>> START Passage

As Michel Lee of the Council on Intelligent Energy & Conservation Policy notes: “The dirty secret is that nuclear power makes a substantial contribution to global warming.” The claim it doesn’t “is a fiction that has been a prime feature of the nuclear industry’s and Bush administration’s PR campaign.”
As a petition being circulated by the Nuclear Information and Resource Service that numerous environmental and safe-energy groups and thousands of individuals have signed on to declares: “We do not support construction of new nuclear reactors as a means of addressing the climate crisis. Available renewable energy and energy efficiency technologies are faster, cheaper, safer and cleaner strategies for reducing greenhouse emissions than nuclear power.”
The last order for a nuclear plant in the U.S. not subsequently cancelled was in 1973. The 1979 Three Mile Island accident and 1986 Chernobyl disaster gave lie to the nuclear establishment’s claim that a catastrophic mishap was extremely unlikely—despite the PR campaign since trying to deny the impacts of these accidents.
A majority of Americans remain strongly against nuclear power realizing how lethal it is. Indeed, a U.S. Nuclear Regulatory Commission report, “CRAC-2,” projects consequences of a major accident at each of the 103 nuclear plants now operating in the U.S. estimating “peak early fatalities” as high as 100,000, “peak early injuries” even higher and property damage as much as $300 billion.
Post-9/11, with al-Qaeda acknowledging it has been eying U.S. atomic plants, every one is a target—and potential nuclear weapon for terrorists.

>> END Passage
>> START Data lines

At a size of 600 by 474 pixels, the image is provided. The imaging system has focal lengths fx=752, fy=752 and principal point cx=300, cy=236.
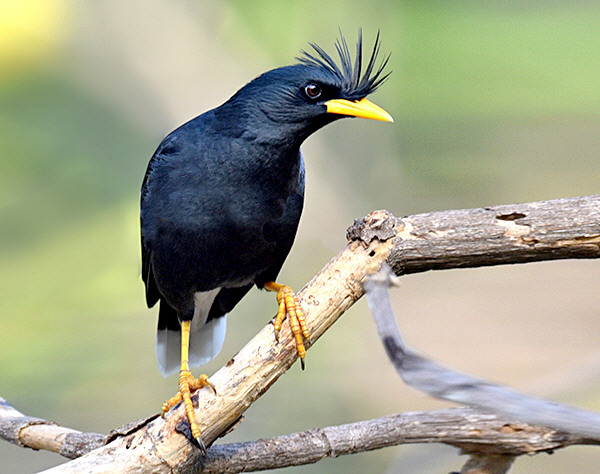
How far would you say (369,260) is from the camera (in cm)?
143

>> END Data lines

■ Tasks and exercises ■
1. Set down the nuclear power passage word for word, everything from "As a petition" down to "of these accidents.".
2. Using the nuclear power passage, answer the following:
(a) In what year was the last order placed for a U.S. nuclear plant that was not subsequently cancelled?
(b) What is the name of the U.S. Nuclear Regulatory Commission report the passage cites?
(c) How many nuclear plants does the passage say are now operating in the U.S.?

■ Solutions to each task ■
1.
As a petition being circulated by the Nuclear Information and Resource Service that numerous environmental and safe-energy groups and thousands of individuals have signed on to declares: “We do not support construction of new nuclear reactors as a means of addressing the climate crisis. Available renewable energy and energy efficiency technologies are faster, cheaper, safer and cleaner strategies for reducing greenhouse emissions than nuclear power.”
The last order for a nuclear plant in the U.S. not subsequently cancelled was in 1973. The 1979 Three Mile Island accident and 1986 Chernobyl disaster gave lie to the nuclear establishment’s claim that a catastrophic mishap was extremely unlikely—despite the PR campaign since trying to deny the impacts of these accidents.

2.
(a) 1973
(b) "CRAC-2"
(c) 103